Directed by:Susanne Bier
After The Wedding
Orbs feature prominently in Danish director Susan Bier’s latest film, which was nominated for an Oscar last year as Best Foreign Language Film. They belong to cadre of people, (family, employees, and servants) whose lives revolve around wealthy Danish businessman Jorgen Hanson, (Rolf Lassgard)… and to the trophy heads in his game room. Examined in tight close-ups, (singly and in pairs) these eyes constantly look, but only occasionally see what’s in front of them. They symbolize the characters’ inability to peer into the future, to grasp the significance, from present clues, of what lies ahead. While it ultimately lacks the impact of its immediate predecessor, (the stunning Brothers, released in 2004) Wedding features a pair of superb performances and enough moments of hard-nosed clarity to offset the meandering soap-opera context of its storyline. Bier hasn’t produced a home run, but she’s definitely hit for extra bases.
Mads Mikkelsen, (the fiendishly red-eyed villain in the last James Bond outing) plays Jacob, a Danish ex-patriot providing food & lodging for the street kids in a financially-strapped Indian orphanage. When the organization learns that it has caught the eye of Hanson, a Danish industrialist who might be interested in making a large gift to ensure the its future, Jacob reluctantly flies to Copenhagen to make the case for the desperately needy children in his care. But Hanson insists he has other philanthropic options to consider which will take some time to analyze and he suggests that Jacob attend the wedding of Hanson’s daughter Anna which is to take place during the interim. Thoroughly annoyed at being dragged back to a homeland he’s long rejected, but anxious to secure Hanson’s financial support, Jacob agrees.

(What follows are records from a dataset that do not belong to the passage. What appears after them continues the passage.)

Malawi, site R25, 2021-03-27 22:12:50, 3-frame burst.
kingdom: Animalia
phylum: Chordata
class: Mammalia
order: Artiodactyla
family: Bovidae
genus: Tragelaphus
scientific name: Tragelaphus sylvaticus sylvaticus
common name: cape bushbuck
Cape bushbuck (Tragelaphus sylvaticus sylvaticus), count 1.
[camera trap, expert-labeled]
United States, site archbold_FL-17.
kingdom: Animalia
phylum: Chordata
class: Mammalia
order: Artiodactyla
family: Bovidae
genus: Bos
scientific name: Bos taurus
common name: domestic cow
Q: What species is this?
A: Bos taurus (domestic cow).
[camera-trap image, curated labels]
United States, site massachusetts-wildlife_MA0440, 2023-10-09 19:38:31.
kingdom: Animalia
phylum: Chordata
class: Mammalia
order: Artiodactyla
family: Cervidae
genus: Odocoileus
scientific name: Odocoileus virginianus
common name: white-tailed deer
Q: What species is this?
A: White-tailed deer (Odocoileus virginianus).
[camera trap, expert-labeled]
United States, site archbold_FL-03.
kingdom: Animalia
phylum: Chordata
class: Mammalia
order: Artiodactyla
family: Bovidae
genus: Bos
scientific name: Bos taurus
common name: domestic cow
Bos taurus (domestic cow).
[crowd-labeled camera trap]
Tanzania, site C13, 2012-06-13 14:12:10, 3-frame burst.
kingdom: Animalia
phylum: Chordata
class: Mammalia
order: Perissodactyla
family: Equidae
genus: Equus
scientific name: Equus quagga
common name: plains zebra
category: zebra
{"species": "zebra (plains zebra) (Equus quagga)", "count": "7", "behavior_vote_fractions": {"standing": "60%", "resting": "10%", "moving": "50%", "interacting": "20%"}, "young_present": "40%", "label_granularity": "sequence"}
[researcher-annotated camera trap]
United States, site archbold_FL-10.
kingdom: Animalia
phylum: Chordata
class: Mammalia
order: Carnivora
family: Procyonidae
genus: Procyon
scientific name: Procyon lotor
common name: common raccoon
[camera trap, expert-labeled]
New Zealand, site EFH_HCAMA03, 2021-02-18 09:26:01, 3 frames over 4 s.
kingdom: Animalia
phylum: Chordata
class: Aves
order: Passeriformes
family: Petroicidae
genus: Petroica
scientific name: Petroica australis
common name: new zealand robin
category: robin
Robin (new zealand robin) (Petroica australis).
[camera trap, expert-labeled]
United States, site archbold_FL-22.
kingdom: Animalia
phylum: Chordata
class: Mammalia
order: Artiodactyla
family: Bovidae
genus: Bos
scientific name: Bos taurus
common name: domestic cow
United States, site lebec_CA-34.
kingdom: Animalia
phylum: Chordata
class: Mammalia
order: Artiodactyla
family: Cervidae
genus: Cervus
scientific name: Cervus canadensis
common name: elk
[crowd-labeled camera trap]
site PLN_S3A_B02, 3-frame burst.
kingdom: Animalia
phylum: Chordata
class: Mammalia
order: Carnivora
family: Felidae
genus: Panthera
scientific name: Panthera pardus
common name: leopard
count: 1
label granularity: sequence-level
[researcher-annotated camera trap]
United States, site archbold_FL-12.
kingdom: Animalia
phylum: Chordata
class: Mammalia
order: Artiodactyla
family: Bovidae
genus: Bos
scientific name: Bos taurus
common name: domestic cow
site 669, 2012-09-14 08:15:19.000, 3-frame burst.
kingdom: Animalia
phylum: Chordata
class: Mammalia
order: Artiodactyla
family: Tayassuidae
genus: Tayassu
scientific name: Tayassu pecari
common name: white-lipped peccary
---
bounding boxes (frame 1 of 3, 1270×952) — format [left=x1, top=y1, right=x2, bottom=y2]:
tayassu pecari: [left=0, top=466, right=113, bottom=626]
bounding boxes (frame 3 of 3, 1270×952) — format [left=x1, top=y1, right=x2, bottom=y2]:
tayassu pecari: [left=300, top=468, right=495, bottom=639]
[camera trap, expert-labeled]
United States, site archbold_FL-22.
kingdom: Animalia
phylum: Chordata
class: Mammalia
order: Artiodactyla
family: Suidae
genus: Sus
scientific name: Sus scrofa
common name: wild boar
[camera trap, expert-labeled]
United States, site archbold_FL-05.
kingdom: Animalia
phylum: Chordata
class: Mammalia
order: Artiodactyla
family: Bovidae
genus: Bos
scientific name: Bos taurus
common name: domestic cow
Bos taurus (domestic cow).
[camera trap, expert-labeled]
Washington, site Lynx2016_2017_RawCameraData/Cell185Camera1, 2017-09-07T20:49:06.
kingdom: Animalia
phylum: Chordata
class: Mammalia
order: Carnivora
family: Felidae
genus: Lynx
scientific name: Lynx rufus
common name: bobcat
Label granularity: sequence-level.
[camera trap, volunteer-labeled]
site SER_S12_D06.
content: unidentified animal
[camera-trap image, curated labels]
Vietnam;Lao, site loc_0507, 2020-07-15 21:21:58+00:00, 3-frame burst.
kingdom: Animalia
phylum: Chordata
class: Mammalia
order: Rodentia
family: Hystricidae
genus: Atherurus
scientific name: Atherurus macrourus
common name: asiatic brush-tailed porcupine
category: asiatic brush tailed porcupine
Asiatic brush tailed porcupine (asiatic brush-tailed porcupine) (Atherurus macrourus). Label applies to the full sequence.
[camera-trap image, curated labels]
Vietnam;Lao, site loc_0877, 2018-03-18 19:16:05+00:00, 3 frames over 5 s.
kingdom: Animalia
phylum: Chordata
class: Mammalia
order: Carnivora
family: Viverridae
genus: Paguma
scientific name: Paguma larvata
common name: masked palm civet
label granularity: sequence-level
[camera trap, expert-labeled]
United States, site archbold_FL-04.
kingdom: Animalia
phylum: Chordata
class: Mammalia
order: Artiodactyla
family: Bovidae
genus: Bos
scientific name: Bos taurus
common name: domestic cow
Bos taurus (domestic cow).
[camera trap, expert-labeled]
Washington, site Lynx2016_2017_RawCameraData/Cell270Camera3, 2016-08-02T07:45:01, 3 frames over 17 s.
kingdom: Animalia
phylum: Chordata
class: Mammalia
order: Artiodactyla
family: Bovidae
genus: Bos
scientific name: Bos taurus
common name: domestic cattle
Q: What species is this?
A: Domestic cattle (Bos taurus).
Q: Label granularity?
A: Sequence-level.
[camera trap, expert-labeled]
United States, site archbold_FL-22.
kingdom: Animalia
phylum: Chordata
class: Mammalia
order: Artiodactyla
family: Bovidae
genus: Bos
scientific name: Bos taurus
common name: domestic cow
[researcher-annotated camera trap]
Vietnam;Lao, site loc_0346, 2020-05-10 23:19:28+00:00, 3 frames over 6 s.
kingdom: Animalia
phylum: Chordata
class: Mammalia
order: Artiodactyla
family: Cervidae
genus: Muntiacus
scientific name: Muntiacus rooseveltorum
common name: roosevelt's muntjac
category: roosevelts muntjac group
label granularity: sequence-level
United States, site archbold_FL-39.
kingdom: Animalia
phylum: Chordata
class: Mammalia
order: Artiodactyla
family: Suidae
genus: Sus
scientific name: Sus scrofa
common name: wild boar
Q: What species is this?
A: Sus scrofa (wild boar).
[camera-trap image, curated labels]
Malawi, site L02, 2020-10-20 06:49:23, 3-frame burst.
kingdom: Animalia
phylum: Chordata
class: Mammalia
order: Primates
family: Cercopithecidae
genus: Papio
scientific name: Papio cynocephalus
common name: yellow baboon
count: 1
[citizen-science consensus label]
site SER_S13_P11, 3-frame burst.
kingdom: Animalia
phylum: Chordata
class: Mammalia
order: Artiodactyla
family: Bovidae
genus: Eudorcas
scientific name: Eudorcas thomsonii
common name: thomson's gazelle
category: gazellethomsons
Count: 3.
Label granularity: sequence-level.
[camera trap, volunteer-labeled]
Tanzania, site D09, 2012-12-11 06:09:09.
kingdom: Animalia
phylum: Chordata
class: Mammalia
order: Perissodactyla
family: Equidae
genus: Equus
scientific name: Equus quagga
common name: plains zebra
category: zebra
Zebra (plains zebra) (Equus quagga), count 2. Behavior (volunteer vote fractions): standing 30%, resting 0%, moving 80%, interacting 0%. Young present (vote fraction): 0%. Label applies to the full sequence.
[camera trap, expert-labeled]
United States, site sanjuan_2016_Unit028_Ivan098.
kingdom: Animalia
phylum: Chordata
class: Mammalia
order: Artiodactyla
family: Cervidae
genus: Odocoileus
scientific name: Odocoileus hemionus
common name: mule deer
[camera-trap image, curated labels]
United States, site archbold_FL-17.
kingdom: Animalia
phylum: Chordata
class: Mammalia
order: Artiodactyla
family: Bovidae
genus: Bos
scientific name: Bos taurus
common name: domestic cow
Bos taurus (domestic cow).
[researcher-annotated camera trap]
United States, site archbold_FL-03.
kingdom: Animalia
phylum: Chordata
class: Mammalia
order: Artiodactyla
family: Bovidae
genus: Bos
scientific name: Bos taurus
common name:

But the wedding ceremony and the reception which follows plunge Jacob into the details of his own agonizing past when he learns about his connection to certain members of the wedding party and the real reason behind Hanson’s insistence that Jacob participate in what will become the unfolding story of the Hanson family, tempting Jacob to give up his life in India and place himself in Hanson’s orbit. Wedding thus becomes a contest between the stoic utopian and his avuncular but cynical benefactor.
Jacob’s a well-intentioned but mysteriously turbulent idealist who mixes genuine compassion for his destitute charges with an astringent personality and a jaundiced view of those whose luxurious lifestyles implicitly mock the value of the world’s poor. He’s polite but prickly; while full of compassion for the downtrodden, he’s arrogantly judgmental about the values and motives of Hanson and his coterie. With his craggy good looks and piercing eyes, Mikkelsen provides a haunting portrait of Jacob, a man who seems intent on running away from the intimacy life offers as he feverishly pursues solutions to the world’s most demanding moral imperative - - the plight of those who live in desperate poverty.
Hanson is played by Rolf Lassgard, best known as Kurt Wallander, the detective/protagonist in the Swedish television series based on the internationally acclaimed police procedurals of author Henning Mankell. In Lassgard’s accomplished hands, Hanson becomes the most accurate screen portrayal of the 21st century’s version of royalty; the successful business magnate. Personally charming, carelessly arrogant toward his opponents and unconsciously condescending to his subordinates, Hanson holds court in an opulent world in which everyone caters to his wishes. Supremely confident of getting his own way, Hanson employs a complex mixture of seduction, intimidation and charisma to manipulate his family, staff and friends, deploying smiles, good champagne and his considerable financial resources in the process. He’s a quietly terrifying force of nature.
Hanson’s irresistible force meets Jacob’s immovable object; a test of wills worthy of the director’s skills…but at this point, she throws a curve into the storyline which unfairly loads the dice in Hanson’s favor, turning what had been a hard-nosed examination of competing value systems into a soft-focused examination of the importance of familial relationships. Despite a final burst of candor from Hanson, Wedding slides into pathos, and what might have been an outstanding dissection of the disparities between first and third world living standards becomes instead a protracted analysis of how the rich extend their reach from one generation to the next.
Bier’s an accomplished director whose dozen films over the last decade and a half have earned an enviable reputation. A charter member of the Dogme 95 group, (a collection of European filmmakers who reject the artificiality of studio-produced movies in favor of natural lighting, background soundtrack noise and hand-held cameras) she’s managed to blend those techniques into her productions with a keen sense of what audiences will and won’t find appealing. Give her credit here for raising interesting and important issues; but not much for the manner in which she side-steps in resolving them.